The objective function sets the first probability distribution of the co-occurrence information and the second probability distribution of the co-occurrence information calculated from the partial history data when the parameter calculated from the auxiliary data is given. The learning device according to any one of claims 1 to 3, which is represented by the likelihood used.
Aggregated data that aggregates history data representing the history of the second target for each first target from a predetermined viewpoint, auxiliary data that represents auxiliary information about the second target, and one included in the history data. A predetermined objective function that represents the degree of matching between the co-occurrence information representing the co-occurrence relationship between the two second objects and the aggregated data, the auxiliary data, and the partial history data by inputting the partial history data of the unit. A calculation means for calculating the value of and the differential value related to the parameter of the objective function, and
An update means for updating the parameter so as to maximize or minimize the value of the objective function by using the value of the objective function calculated by the calculation means and the differential value.

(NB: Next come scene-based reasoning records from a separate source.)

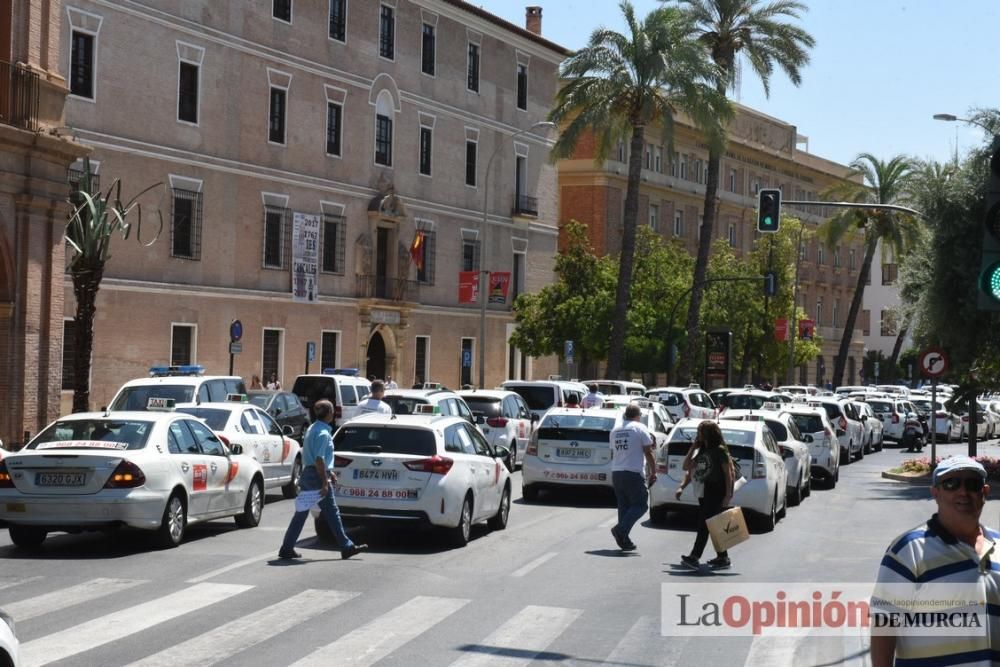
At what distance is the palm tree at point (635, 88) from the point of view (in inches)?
1783

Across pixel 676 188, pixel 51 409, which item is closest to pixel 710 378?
pixel 676 188

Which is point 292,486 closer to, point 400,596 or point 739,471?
point 739,471

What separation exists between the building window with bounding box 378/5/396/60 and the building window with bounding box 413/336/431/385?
34.9 ft

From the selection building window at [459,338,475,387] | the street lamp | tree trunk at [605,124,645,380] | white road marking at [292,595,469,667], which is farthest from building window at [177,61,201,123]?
white road marking at [292,595,469,667]

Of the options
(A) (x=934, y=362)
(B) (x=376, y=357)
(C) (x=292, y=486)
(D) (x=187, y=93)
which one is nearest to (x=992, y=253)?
(C) (x=292, y=486)

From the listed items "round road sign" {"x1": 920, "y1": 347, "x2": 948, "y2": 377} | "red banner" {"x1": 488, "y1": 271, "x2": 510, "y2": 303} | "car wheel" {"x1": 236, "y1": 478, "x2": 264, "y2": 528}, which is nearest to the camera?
"car wheel" {"x1": 236, "y1": 478, "x2": 264, "y2": 528}

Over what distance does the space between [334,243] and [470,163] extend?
904cm

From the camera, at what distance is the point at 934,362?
29406mm

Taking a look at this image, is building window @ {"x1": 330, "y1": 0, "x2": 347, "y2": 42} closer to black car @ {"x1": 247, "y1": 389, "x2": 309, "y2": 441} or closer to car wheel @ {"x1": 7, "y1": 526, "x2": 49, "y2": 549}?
black car @ {"x1": 247, "y1": 389, "x2": 309, "y2": 441}

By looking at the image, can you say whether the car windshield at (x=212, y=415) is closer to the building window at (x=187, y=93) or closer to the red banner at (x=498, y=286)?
the building window at (x=187, y=93)

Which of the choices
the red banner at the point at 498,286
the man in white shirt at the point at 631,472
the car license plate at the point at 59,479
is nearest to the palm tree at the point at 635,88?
the red banner at the point at 498,286

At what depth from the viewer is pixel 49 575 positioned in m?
13.9

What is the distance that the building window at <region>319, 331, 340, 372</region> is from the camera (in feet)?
164

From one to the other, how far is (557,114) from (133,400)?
24953 mm
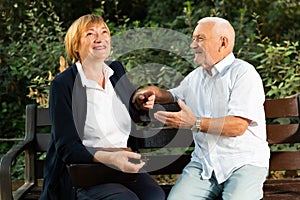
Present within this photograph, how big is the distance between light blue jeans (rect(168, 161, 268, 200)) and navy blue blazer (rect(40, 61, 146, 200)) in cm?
54

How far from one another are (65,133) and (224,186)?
0.86m

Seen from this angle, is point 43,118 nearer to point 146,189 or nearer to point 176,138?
point 176,138

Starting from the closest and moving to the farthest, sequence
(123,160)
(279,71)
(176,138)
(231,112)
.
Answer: (123,160)
(231,112)
(176,138)
(279,71)

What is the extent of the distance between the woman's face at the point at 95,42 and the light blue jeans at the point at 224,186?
2.53 feet

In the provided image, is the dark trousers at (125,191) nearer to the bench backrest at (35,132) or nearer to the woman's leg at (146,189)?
the woman's leg at (146,189)

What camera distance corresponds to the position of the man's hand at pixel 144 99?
322 cm

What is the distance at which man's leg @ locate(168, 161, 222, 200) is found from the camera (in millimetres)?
3117

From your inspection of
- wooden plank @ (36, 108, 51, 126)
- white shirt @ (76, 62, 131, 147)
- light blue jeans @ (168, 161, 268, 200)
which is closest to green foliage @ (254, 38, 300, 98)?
light blue jeans @ (168, 161, 268, 200)

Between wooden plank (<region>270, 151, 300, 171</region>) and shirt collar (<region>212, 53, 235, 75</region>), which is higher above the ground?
shirt collar (<region>212, 53, 235, 75</region>)

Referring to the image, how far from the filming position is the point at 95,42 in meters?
3.08

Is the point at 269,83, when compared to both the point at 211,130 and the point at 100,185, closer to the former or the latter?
the point at 211,130

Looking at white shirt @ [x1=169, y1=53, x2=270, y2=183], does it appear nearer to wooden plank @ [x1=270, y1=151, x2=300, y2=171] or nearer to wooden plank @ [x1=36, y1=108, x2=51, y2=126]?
wooden plank @ [x1=270, y1=151, x2=300, y2=171]

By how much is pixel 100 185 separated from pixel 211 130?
24.0 inches

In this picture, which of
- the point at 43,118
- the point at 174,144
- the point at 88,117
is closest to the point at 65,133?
the point at 88,117
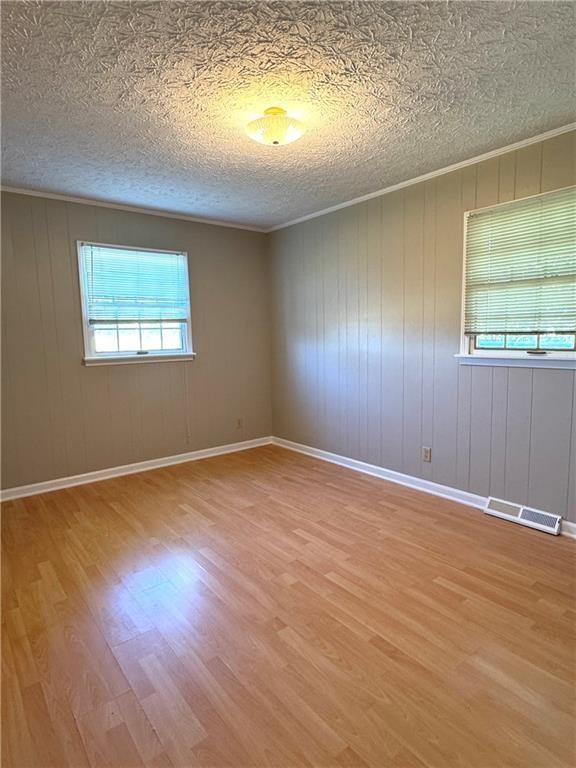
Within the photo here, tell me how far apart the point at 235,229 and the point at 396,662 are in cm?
439

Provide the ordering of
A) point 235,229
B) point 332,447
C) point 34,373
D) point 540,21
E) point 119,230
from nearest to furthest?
1. point 540,21
2. point 34,373
3. point 119,230
4. point 332,447
5. point 235,229

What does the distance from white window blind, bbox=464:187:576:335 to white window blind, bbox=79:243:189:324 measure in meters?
2.86

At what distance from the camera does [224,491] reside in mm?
3648

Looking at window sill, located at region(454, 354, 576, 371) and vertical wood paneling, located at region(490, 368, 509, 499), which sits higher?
window sill, located at region(454, 354, 576, 371)

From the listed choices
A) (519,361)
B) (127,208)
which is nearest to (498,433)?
(519,361)

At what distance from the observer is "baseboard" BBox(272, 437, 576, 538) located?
316 cm

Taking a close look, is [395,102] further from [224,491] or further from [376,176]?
[224,491]

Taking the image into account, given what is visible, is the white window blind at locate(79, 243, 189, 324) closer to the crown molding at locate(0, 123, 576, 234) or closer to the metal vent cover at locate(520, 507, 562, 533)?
the crown molding at locate(0, 123, 576, 234)

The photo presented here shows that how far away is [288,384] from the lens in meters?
4.95

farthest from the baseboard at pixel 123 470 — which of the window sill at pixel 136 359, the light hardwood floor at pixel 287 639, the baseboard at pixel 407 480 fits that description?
the window sill at pixel 136 359

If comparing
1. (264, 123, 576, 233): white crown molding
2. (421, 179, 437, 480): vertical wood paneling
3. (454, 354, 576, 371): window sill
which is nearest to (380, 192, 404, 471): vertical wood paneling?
(264, 123, 576, 233): white crown molding

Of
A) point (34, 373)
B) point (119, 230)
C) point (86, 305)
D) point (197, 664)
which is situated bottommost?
point (197, 664)

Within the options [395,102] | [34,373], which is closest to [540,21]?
[395,102]

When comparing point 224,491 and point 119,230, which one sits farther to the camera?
point 119,230
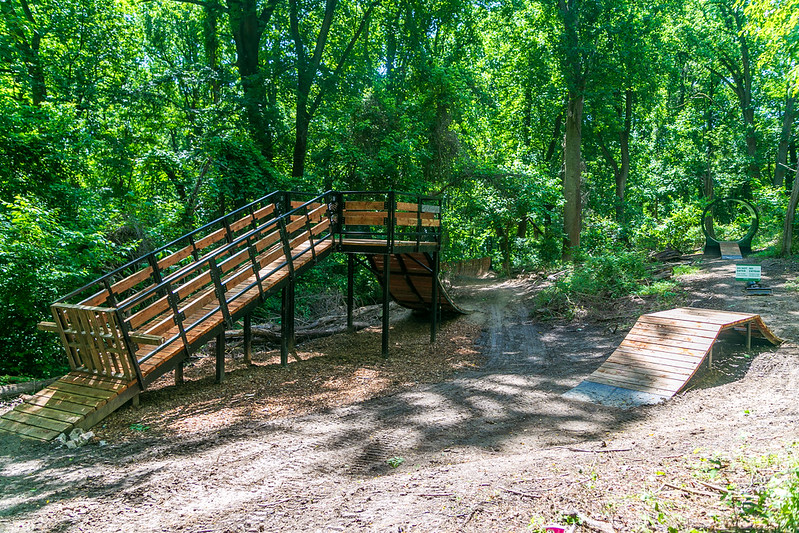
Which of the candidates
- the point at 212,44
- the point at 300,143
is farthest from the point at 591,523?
the point at 212,44

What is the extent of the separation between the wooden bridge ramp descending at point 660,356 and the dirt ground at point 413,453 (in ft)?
0.94

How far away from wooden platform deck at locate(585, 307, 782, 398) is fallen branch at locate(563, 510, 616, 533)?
432cm

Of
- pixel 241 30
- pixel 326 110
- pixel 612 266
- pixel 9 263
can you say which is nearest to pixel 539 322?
pixel 612 266

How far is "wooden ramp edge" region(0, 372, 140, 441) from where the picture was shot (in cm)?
576

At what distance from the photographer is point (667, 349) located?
25.7 feet

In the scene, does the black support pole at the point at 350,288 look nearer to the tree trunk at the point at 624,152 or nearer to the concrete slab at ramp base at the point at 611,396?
the concrete slab at ramp base at the point at 611,396

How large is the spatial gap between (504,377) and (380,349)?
3419 mm

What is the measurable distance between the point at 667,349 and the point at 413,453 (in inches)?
197

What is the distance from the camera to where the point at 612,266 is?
1417 centimetres

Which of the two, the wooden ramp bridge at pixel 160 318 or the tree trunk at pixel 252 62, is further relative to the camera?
the tree trunk at pixel 252 62

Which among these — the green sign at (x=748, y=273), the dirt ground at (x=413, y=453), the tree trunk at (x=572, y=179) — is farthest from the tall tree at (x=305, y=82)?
the green sign at (x=748, y=273)

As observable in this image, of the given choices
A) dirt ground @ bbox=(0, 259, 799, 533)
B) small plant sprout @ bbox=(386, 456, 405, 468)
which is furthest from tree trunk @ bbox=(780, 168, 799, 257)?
small plant sprout @ bbox=(386, 456, 405, 468)

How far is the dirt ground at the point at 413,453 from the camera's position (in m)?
3.54

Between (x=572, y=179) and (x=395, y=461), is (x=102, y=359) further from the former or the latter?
(x=572, y=179)
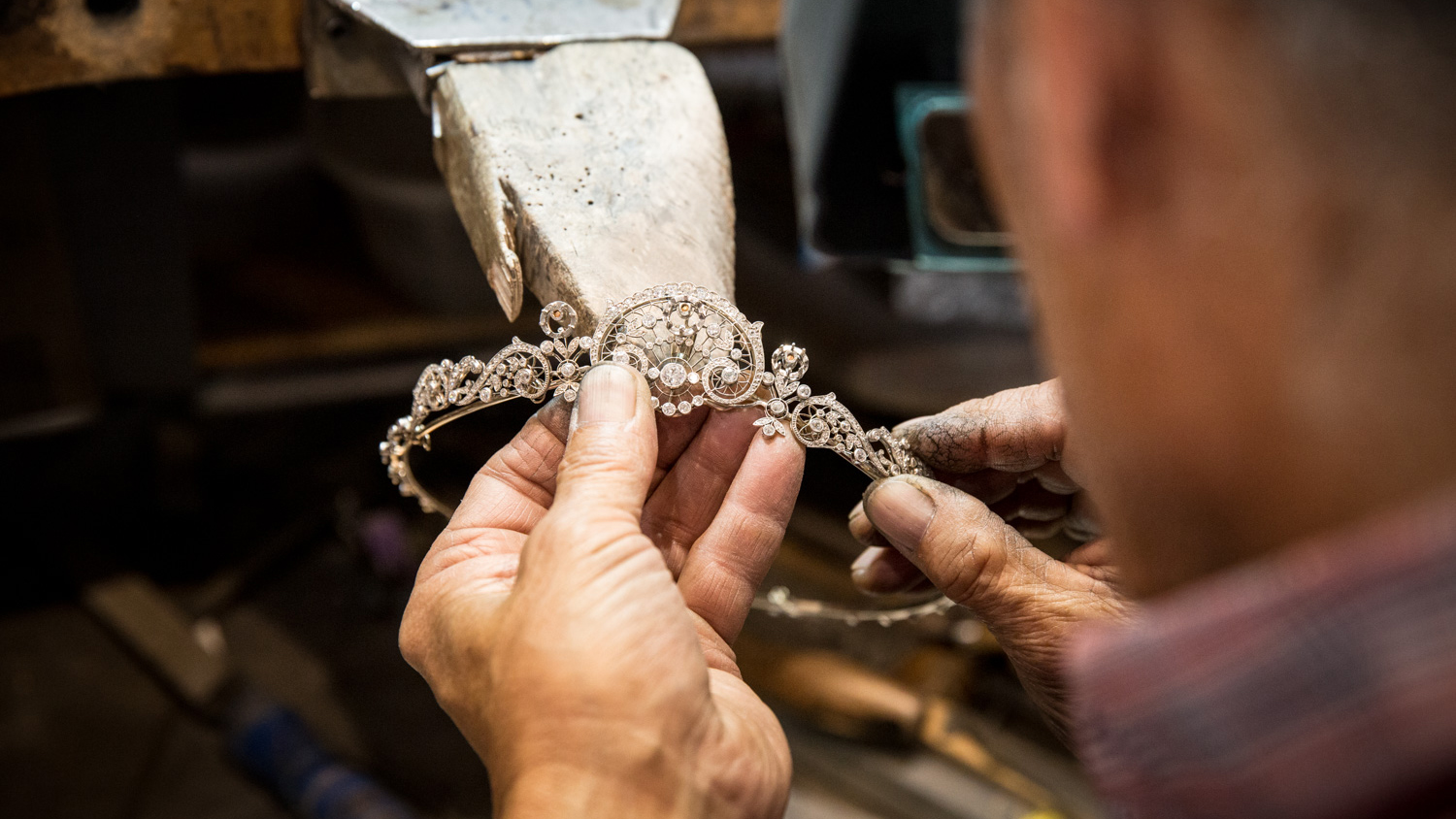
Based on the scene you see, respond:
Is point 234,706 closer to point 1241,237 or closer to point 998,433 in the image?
point 998,433

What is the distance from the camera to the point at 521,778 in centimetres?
63

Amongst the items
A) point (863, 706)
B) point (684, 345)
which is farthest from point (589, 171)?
point (863, 706)

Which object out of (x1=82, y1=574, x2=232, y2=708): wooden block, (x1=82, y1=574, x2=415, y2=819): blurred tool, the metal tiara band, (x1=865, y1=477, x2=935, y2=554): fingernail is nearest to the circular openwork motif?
the metal tiara band

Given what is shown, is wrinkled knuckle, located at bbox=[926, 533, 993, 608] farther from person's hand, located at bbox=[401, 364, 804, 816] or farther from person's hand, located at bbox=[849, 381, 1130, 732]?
person's hand, located at bbox=[401, 364, 804, 816]

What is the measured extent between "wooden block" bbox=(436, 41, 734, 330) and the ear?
0.43 meters

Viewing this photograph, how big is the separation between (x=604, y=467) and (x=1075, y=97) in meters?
0.40

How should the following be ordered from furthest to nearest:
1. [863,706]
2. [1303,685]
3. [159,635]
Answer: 1. [159,635]
2. [863,706]
3. [1303,685]

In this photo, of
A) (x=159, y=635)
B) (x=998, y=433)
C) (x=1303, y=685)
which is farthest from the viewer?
(x=159, y=635)

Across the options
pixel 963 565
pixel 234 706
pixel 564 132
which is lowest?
pixel 234 706

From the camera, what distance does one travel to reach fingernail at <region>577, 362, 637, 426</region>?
0.73m

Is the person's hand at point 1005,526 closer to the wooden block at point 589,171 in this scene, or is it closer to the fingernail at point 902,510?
the fingernail at point 902,510

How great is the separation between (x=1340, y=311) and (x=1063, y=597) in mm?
445

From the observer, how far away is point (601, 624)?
0.64 metres

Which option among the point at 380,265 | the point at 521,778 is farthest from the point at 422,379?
the point at 380,265
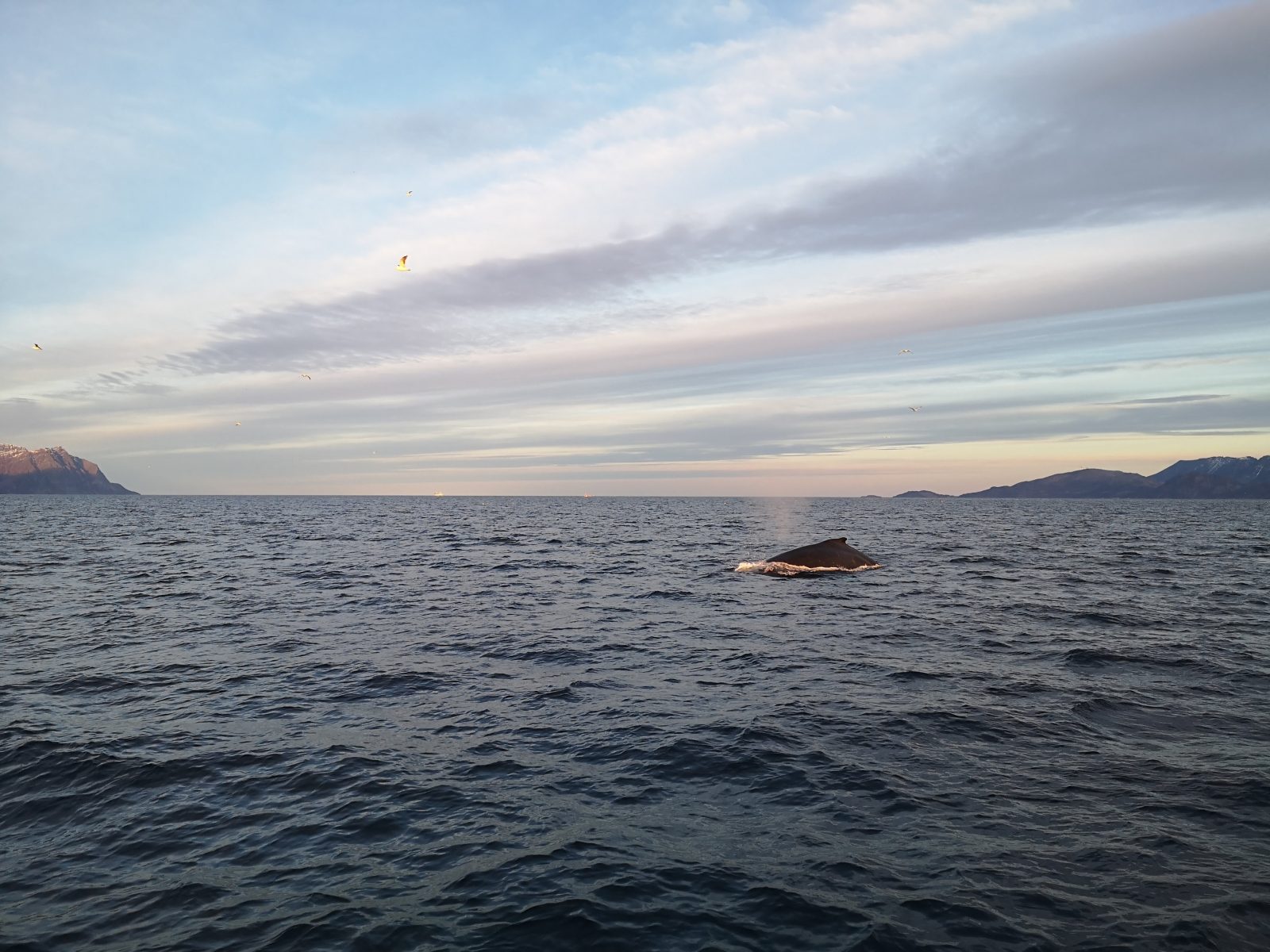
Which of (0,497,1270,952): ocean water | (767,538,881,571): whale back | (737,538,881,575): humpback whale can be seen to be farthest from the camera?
(767,538,881,571): whale back

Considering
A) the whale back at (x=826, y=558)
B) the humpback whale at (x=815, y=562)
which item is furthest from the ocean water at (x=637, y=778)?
the whale back at (x=826, y=558)

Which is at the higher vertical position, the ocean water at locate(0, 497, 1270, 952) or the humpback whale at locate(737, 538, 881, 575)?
the humpback whale at locate(737, 538, 881, 575)

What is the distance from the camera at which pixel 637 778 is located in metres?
12.8

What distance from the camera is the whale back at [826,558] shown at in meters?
42.9

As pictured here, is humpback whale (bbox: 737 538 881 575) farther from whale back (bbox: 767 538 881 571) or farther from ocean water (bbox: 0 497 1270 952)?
ocean water (bbox: 0 497 1270 952)

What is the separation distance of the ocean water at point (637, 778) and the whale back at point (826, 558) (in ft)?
42.8

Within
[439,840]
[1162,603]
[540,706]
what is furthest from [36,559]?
[1162,603]

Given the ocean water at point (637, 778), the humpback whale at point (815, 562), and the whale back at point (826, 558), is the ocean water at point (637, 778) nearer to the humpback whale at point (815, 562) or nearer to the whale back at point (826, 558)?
the humpback whale at point (815, 562)

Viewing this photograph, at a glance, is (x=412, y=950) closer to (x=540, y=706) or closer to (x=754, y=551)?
(x=540, y=706)

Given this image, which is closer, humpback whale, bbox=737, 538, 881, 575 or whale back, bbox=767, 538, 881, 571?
humpback whale, bbox=737, 538, 881, 575

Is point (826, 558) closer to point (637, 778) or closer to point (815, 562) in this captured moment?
point (815, 562)

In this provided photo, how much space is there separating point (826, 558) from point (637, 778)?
32.5 metres

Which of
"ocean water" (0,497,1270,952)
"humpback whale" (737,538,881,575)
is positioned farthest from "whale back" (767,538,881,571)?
"ocean water" (0,497,1270,952)

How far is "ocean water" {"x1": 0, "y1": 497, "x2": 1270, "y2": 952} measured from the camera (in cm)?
867
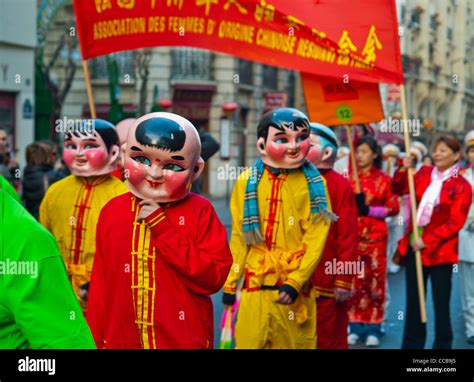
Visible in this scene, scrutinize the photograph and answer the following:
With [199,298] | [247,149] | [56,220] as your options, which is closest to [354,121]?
[56,220]

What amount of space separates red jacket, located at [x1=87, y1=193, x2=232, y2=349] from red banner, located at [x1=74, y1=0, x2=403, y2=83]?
2.06 metres

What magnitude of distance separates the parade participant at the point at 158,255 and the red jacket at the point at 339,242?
1.94 m

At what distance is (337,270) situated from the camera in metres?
5.88

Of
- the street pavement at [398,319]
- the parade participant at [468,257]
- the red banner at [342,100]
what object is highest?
the red banner at [342,100]

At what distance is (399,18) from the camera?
5445mm

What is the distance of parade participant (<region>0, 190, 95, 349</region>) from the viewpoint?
2.58 metres

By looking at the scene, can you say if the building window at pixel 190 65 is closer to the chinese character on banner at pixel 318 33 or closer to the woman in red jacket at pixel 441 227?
the woman in red jacket at pixel 441 227

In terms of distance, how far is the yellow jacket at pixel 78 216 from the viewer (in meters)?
5.67

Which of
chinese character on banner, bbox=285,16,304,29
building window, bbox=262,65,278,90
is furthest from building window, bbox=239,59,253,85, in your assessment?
chinese character on banner, bbox=285,16,304,29

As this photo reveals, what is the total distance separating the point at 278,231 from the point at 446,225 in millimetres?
1976

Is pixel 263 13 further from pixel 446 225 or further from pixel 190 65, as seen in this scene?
pixel 190 65

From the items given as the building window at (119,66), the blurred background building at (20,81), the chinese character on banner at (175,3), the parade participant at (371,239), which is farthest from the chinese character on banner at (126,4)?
the building window at (119,66)

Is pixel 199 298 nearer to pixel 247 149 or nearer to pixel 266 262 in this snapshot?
pixel 266 262
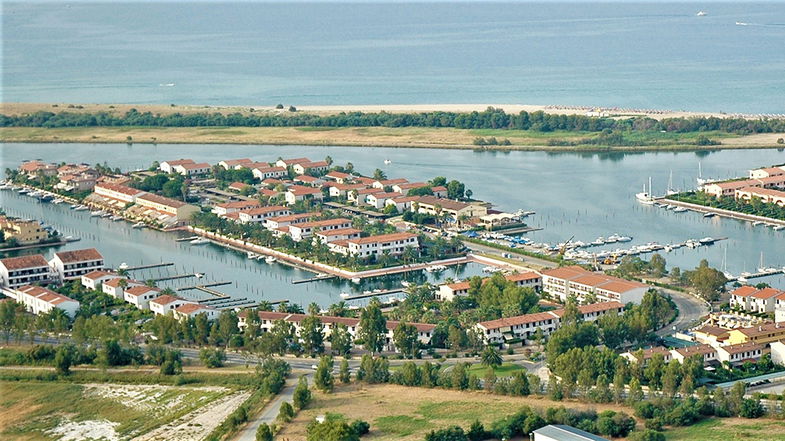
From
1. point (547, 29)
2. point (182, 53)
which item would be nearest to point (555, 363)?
point (182, 53)

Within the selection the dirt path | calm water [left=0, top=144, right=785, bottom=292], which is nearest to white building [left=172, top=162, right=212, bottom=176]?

An estimation means for estimating the co-occurrence information using the parameters updated by the update means, and
An estimation device characterized by having.
Aggregated data that aggregates history data representing the history of the second target for each first target from a predetermined viewpoint, auxiliary data that represents auxiliary information about the second target, and one included in the history data. A predetermined objective function that represents the degree of matching between the co-occurrence information representing the co-occurrence relationship between the two second objects and the aggregated data, the auxiliary data, and the partial history data by inputting the partial history data of the unit. And the calculation procedure for calculating the value of the objective function and the differential value related to the parameter of the objective function.
An update procedure for updating the parameter so as to maximize or minimize the value of the objective function by using the value of the objective function and the differential value calculated in the calculation procedure.
A learning method characterized by a computer performing.
Aggregated data that aggregates history data representing the history of the second target for each first target from a predetermined viewpoint, auxiliary data that represents auxiliary information about the second target, and one included in the history data. A predetermined objective function that represents the degree of matching between the co-occurrence information representing the co-occurrence relationship between the two second objects and the aggregated data, the auxiliary data, and the partial history data by inputting the partial history data of the unit. And the calculation procedure for calculating the value of the objective function and the differential value related to the parameter of the objective function.
An update procedure for updating the parameter so as to maximize or minimize the value of the objective function by using the value of the objective function and the differential value calculated in the calculation procedure.
An estimation procedure for estimating the co-occurrence information using the parameters updated in the update procedure, and
An estimation method characterized by a computer performing.
A program for causing the computer to function as each means in the learning device according to any one of claims 1 to 4 or as each means in the estimation device according to claim 5.